• Passage to read:
Address to the Nation on the Berlin Wall
June 12, 1987 (Audio)
Thank you very much. Chancellor Kohl, Governing Mayor Diepgen, ladies
and gentlemen: Twenty-four years ago, President John F. Kennedy visited
Berlin, speaking to the people of this city and the world at the city
hall. Well, since then two other presidents have come, each in his turn,
to Berlin. And today I, myself, make my second visit to your city.
We come to Berlin, we American Presidents, because it's our duty to
speak, in this place, of freedom. But I must confess, we're drawn here
by other things as well: by the feeling of history in this city, more
than 500 years older than our own nation; by the beauty of the Grunewald
and the Tiergarten; most of all, by your courage and determination.
Perhaps the composer, Paul Lincke, understood something about American
Presidents. You see, like so many Presidents before me, I come here
today because wherever I go, whatever I do: "Ich hab noch einen koffer
in Berlin." [I still have a suitcase in Berlin.]
Our gathering
today is being broadcast throughout Western Europe and North America. I
understand that it is being seen and heard as well in the East. To those
listening throughout Eastern Europe, I extend my warmest greetings and
the good will of the American people. To those listening in East Berlin,
a special word: Although I cannot be with you, I address my remarks to
you just as surely as to those standing here before me. For I join you,
as I join your fellow countrymen in the West, in this firm, this
unalterable belief: Es gibt nur ein Berlin. [There is only one Berlin.]
Behind me stands a wall that encircles the free sectors of this city,
part of a vast system of barriers that divides the entire continent of
Europe. From the Baltic, south, those barriers cut across Germany in a
gash of barbed wire, concrete, dog runs, and guardtowers. Farther south,
there may be no visible, no obvious wall. But there remain armed guards
and checkpoints all the same?still a restriction on the right to
travel, still an instrument to impose upon ordinary men and women the
will of a totalitarian state. Yet it is here in Berlin where the wall
emerges most clearly; here, cutting across your city, where the news
photo and the television screen have imprinted this brutal division of a
continent upon the mind of the world. Standing before the Brandenburg
Gate, every man is a German, separated from his fellow men. Every man is
a Berliner, forced to look upon a scar.

• Task goal:
Can you echo the entire Berlin Wall address back word for word? None of these rows have anything to do with the Berlin Wall address.

• Provided information:
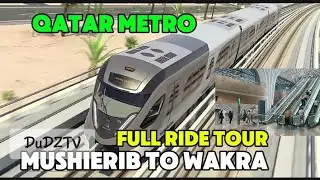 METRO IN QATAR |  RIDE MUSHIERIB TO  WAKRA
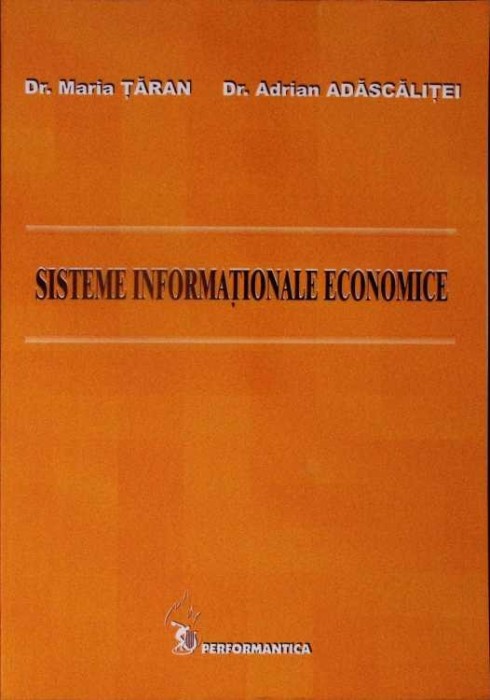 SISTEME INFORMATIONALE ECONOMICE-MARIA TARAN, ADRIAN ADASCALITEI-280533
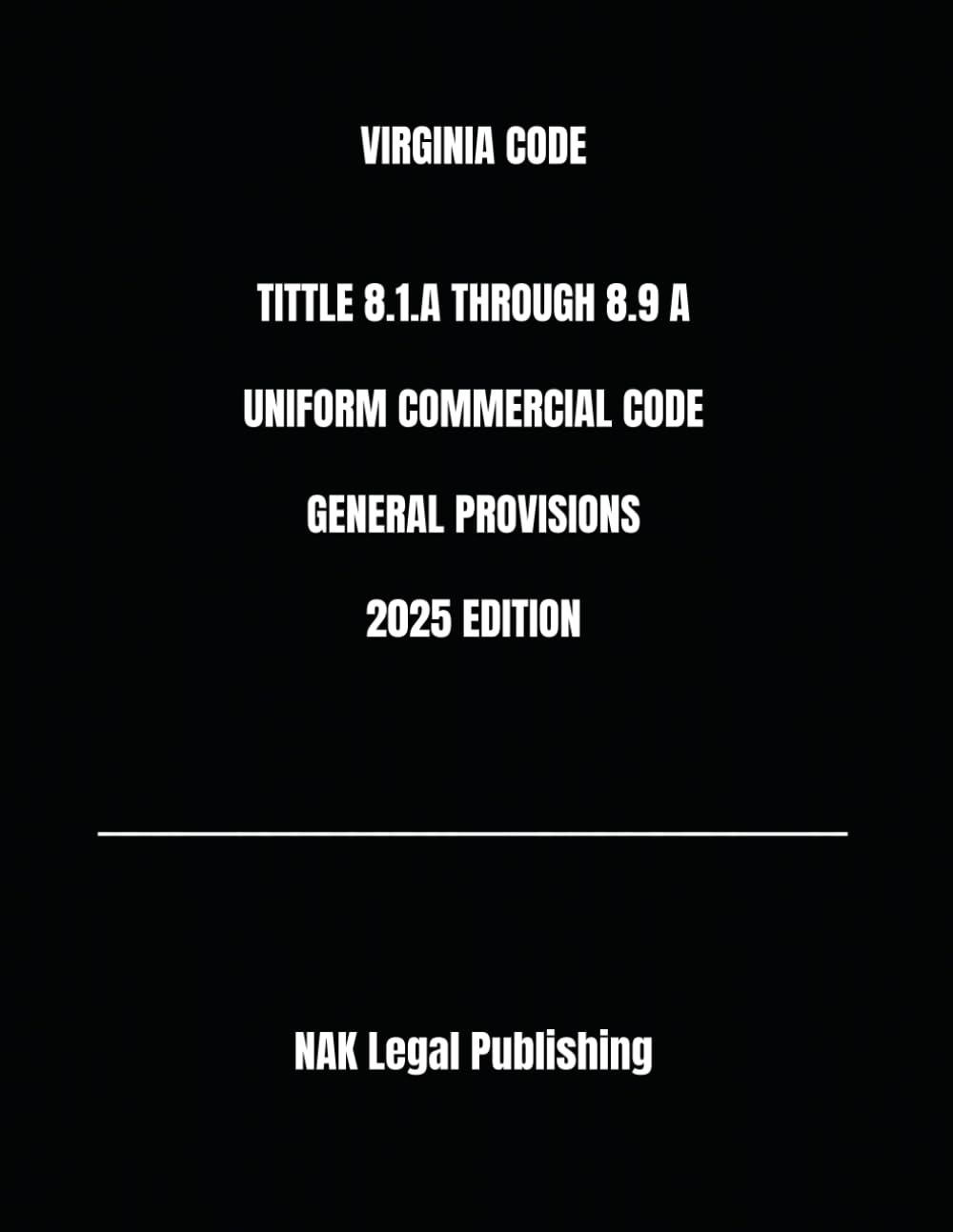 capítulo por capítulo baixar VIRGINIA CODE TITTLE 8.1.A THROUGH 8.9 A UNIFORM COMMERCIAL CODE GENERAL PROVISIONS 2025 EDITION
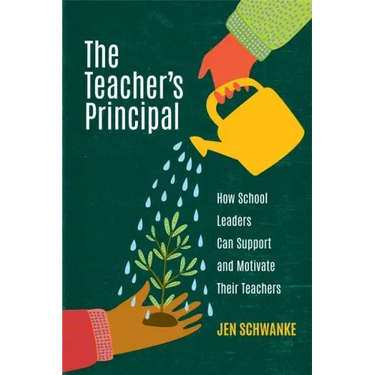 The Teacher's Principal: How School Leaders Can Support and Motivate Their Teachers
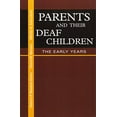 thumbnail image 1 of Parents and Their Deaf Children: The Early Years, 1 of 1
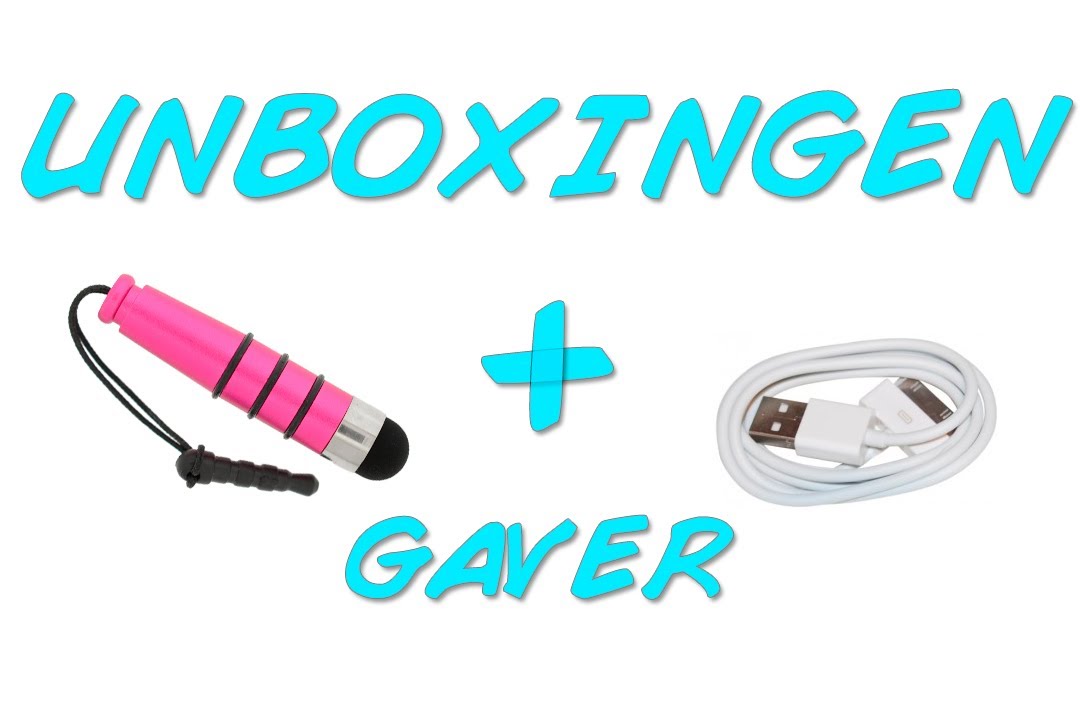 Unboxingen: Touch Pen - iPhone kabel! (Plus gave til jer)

--

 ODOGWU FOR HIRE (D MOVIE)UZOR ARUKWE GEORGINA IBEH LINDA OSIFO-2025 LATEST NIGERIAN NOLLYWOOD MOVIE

---

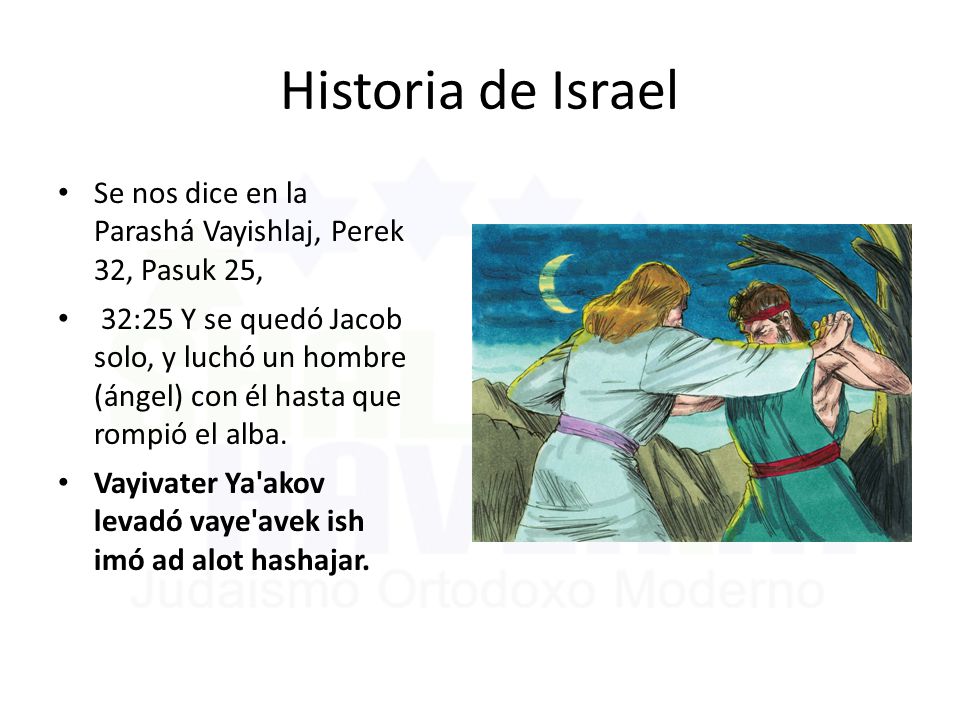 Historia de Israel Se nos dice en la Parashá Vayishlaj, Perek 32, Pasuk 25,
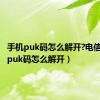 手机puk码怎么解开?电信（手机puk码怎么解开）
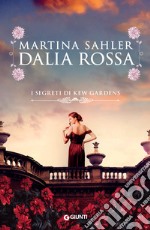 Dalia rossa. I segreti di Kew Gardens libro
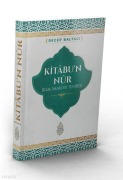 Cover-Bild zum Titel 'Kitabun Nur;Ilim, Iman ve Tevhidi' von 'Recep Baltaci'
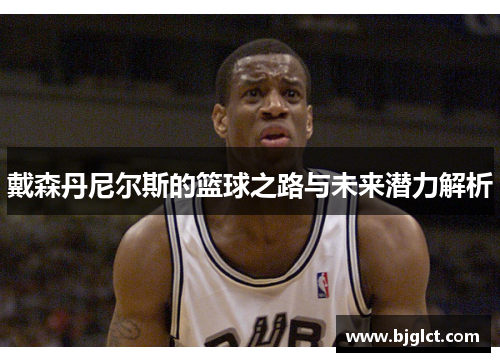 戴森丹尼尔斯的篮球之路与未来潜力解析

• Task answer:
Address to the Nation on the Berlin Wall
June 12, 1987 (Audio)
Thank you very much. Chancellor Kohl, Governing Mayor Diepgen, ladies
and gentlemen: Twenty-four years ago, President John F. Kennedy visited
Berlin, speaking to the people of this city and the world at the city
hall. Well, since then two other presidents have come, each in his turn,
to Berlin. And today I, myself, make my second visit to your city.
We come to Berlin, we American Presidents, because it's our duty to
speak, in this place, of freedom. But I must confess, we're drawn here
by other things as well: by the feeling of history in this city, more
than 500 years older than our own nation; by the beauty of the Grunewald
and the Tiergarten; most of all, by your courage and determination.
Perhaps the composer, Paul Lincke, understood something about American
Presidents. You see, like so many Presidents before me, I come here
today because wherever I go, whatever I do: "Ich hab noch einen koffer
in Berlin." [I still have a suitcase in Berlin.]
Our gathering
today is being broadcast throughout Western Europe and North America. I
understand that it is being seen and heard as well in the East. To those
listening throughout Eastern Europe, I extend my warmest greetings and
the good will of the American people. To those listening in East Berlin,
a special word: Although I cannot be with you, I address my remarks to
you just as surely as to those standing here before me. For I join you,
as I join your fellow countrymen in the West, in this firm, this
unalterable belief: Es gibt nur ein Berlin. [There is only one Berlin.]
Behind me stands a wall that encircles the free sectors of this city,
part of a vast system of barriers that divides the entire continent of
Europe. From the Baltic, south, those barriers cut across Germany in a
gash of barbed wire, concrete, dog runs, and guardtowers. Farther south,
there may be no visible, no obvious wall. But there remain armed guards
and checkpoints all the same?still a restriction on the right to
travel, still an instrument to impose upon ordinary men and women the
will of a totalitarian state. Yet it is here in Berlin where the wall
emerges most clearly; here, cutting across your city, where the news
photo and the television screen have imprinted this brutal division of a
continent upon the mind of the world. Standing before the Brandenburg
Gate, every man is a German, separated from his fellow men. Every man is
a Berliner, forced to look upon a scar.